Al hablar así miraba desdeñosamente á Freneuse y parecía provocar á
Tragomer:

—¡Cuidado, Sorege! exclamó Jacobo. No seas muy exigente esta noche, porque acaso mañana te quede tan poco honor que sea hacerte una limosna el responder á tu provocación.

Freneuse cambió una mirada con su enemigo, saludó á Vesín y salió de la estufa. Jenny Hawkins, rodeada de admiradores y con la sonrisa en los labios estaba en medio del salón. Vió de lejos á Jacobo que venía hacia ella y se estremeció, pero no hizo un movimiento. Sus brazos cayeron á lo largo del cuerpo como muertos, y su abanico palpitó entre sus dedos como una mariposa herida. Jacobo se aproximaba con la mirada dura é imperiosa.

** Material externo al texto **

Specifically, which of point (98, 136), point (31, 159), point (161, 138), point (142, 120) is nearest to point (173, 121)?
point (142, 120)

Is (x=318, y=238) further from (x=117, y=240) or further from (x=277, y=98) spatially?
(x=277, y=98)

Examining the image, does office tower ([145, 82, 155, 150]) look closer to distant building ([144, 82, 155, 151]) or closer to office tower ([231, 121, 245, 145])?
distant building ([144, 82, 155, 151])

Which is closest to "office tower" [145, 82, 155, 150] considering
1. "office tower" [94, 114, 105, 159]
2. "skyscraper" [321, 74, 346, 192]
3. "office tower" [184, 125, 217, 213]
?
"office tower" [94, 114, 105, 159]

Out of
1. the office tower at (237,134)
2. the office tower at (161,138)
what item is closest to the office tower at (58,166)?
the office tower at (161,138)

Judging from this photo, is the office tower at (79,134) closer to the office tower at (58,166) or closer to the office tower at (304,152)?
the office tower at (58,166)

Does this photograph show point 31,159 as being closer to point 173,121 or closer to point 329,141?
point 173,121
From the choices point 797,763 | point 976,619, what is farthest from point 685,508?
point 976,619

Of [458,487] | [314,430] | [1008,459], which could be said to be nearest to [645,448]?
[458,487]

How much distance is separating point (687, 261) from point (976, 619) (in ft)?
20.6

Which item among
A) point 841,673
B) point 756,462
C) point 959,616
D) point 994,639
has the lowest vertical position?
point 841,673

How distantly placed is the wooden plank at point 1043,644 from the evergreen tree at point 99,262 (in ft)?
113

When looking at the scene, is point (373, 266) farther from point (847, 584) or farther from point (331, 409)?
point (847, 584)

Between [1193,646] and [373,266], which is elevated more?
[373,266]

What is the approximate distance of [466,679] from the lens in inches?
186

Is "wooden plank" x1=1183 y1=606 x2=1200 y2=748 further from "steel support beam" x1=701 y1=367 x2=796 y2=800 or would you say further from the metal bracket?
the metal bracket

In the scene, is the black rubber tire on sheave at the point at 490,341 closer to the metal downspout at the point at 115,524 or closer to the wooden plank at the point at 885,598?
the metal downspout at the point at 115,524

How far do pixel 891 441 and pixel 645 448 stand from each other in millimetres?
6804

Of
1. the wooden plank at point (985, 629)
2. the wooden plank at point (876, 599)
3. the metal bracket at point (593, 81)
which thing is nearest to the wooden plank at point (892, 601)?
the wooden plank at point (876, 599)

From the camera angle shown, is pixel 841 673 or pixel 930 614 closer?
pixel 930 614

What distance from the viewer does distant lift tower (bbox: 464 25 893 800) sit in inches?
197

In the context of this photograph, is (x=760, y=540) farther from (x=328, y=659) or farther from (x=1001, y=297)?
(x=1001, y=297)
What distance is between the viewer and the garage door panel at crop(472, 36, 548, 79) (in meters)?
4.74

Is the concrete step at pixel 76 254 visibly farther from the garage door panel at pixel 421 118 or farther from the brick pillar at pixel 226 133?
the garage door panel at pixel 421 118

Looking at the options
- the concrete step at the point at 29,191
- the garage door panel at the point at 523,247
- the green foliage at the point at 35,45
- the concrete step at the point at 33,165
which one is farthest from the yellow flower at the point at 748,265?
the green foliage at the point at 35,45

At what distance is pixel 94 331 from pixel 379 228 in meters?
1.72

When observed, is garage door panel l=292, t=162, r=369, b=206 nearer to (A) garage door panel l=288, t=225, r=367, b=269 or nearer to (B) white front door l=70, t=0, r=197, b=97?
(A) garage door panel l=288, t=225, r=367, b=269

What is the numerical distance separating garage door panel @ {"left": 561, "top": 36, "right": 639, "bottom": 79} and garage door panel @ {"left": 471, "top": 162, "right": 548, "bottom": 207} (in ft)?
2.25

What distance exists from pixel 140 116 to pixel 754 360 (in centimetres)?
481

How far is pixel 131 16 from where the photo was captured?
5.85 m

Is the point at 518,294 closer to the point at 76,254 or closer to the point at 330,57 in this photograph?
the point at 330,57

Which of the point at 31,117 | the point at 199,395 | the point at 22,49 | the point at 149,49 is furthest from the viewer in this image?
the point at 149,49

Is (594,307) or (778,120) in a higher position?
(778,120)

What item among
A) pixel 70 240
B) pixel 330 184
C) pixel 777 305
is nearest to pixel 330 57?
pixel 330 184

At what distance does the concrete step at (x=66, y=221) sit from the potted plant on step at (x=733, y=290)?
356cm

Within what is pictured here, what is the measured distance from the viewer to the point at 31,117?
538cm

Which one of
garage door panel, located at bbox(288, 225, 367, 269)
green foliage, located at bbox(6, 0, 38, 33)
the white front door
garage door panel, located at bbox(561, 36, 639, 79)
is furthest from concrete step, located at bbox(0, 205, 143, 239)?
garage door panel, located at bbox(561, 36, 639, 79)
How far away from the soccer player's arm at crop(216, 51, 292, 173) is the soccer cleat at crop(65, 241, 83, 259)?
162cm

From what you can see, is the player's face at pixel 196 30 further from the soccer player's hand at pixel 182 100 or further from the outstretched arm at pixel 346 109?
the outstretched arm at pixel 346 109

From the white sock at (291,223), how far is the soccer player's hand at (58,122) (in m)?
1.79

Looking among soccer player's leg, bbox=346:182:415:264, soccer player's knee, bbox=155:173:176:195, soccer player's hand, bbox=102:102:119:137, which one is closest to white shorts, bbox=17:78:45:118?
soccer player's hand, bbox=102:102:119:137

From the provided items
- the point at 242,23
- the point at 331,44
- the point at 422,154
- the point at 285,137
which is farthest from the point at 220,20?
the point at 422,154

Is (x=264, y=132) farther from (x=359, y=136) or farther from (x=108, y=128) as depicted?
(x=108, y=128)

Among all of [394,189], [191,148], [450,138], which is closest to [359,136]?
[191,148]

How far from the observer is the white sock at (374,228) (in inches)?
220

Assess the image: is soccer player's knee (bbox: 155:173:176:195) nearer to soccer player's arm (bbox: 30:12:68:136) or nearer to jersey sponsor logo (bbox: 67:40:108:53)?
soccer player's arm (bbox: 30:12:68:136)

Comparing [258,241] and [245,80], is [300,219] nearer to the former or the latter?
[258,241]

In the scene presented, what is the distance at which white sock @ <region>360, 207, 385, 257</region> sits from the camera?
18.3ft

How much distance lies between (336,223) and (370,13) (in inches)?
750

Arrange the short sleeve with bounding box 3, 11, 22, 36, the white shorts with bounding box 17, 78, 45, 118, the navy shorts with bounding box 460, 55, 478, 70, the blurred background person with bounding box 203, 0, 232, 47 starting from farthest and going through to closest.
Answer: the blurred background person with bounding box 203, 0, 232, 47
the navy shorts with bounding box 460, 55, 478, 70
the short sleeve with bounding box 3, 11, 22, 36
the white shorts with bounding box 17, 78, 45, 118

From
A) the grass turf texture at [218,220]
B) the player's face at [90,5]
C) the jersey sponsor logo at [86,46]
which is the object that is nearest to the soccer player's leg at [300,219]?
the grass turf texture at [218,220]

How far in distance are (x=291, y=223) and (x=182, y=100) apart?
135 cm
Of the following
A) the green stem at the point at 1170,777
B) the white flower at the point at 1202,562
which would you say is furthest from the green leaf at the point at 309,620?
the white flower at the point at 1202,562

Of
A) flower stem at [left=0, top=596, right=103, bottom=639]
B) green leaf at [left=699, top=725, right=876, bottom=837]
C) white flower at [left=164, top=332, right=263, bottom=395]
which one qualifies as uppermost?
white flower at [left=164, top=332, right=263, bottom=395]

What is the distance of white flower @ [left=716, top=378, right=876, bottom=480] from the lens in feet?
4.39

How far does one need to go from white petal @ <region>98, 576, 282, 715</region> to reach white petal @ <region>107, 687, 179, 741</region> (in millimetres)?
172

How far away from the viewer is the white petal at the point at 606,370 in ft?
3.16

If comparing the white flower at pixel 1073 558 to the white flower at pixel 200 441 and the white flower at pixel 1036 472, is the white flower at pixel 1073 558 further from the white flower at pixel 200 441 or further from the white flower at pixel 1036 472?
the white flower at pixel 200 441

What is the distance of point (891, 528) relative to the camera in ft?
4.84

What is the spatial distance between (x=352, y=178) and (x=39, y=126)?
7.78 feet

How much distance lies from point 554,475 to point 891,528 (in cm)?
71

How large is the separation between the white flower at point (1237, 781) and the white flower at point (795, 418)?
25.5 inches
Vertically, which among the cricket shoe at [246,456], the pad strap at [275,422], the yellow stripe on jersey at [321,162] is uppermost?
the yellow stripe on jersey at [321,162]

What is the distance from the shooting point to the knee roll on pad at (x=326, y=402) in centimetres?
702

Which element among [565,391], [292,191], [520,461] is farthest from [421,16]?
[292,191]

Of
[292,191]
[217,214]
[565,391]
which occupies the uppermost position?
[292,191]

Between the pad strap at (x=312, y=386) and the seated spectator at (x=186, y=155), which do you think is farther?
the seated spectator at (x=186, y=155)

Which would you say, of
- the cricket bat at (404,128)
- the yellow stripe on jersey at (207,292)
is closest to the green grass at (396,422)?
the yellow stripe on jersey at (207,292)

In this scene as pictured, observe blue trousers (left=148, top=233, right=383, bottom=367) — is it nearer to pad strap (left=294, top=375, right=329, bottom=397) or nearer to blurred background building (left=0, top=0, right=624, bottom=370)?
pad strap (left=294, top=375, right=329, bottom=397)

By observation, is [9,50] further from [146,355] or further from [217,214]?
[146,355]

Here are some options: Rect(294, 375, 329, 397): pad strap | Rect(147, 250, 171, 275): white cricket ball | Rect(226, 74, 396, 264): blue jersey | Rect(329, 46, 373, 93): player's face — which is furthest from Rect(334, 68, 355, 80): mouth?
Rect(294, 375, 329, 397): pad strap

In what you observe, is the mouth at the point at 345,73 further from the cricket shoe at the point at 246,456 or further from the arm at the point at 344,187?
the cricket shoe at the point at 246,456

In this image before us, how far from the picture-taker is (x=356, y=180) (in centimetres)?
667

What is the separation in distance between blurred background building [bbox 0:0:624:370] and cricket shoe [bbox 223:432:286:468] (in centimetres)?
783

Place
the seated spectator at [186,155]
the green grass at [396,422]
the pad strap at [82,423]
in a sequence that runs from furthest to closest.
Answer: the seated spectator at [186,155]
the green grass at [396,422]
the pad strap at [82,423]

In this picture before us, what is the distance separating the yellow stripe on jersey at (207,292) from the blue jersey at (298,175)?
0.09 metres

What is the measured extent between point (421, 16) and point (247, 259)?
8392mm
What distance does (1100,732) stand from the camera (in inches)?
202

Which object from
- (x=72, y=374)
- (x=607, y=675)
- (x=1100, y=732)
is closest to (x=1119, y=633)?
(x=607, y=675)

Atravesó los grupos y aproximándose á ella logró aislarla entre mis Harvey y él. Empezó por pronunciar algunas frases corrientes de felicitación y en seguida, seguro de que nadie le veía más que ella, dijo secamente:

—Vas á marcharte á tu casa y á esperarme. Dentro de media hora iré. Da orden de que me reciban.

Lea bajó la cabeza y respondió:

—Obedeceré.

—Está bien.

Retrocedió un paso y dijo sonriendo á miss Harvey:

—Nos ha dado usted esta noche una fiesta deliciosa, y miss Hawkins ha cantado de un modo divino.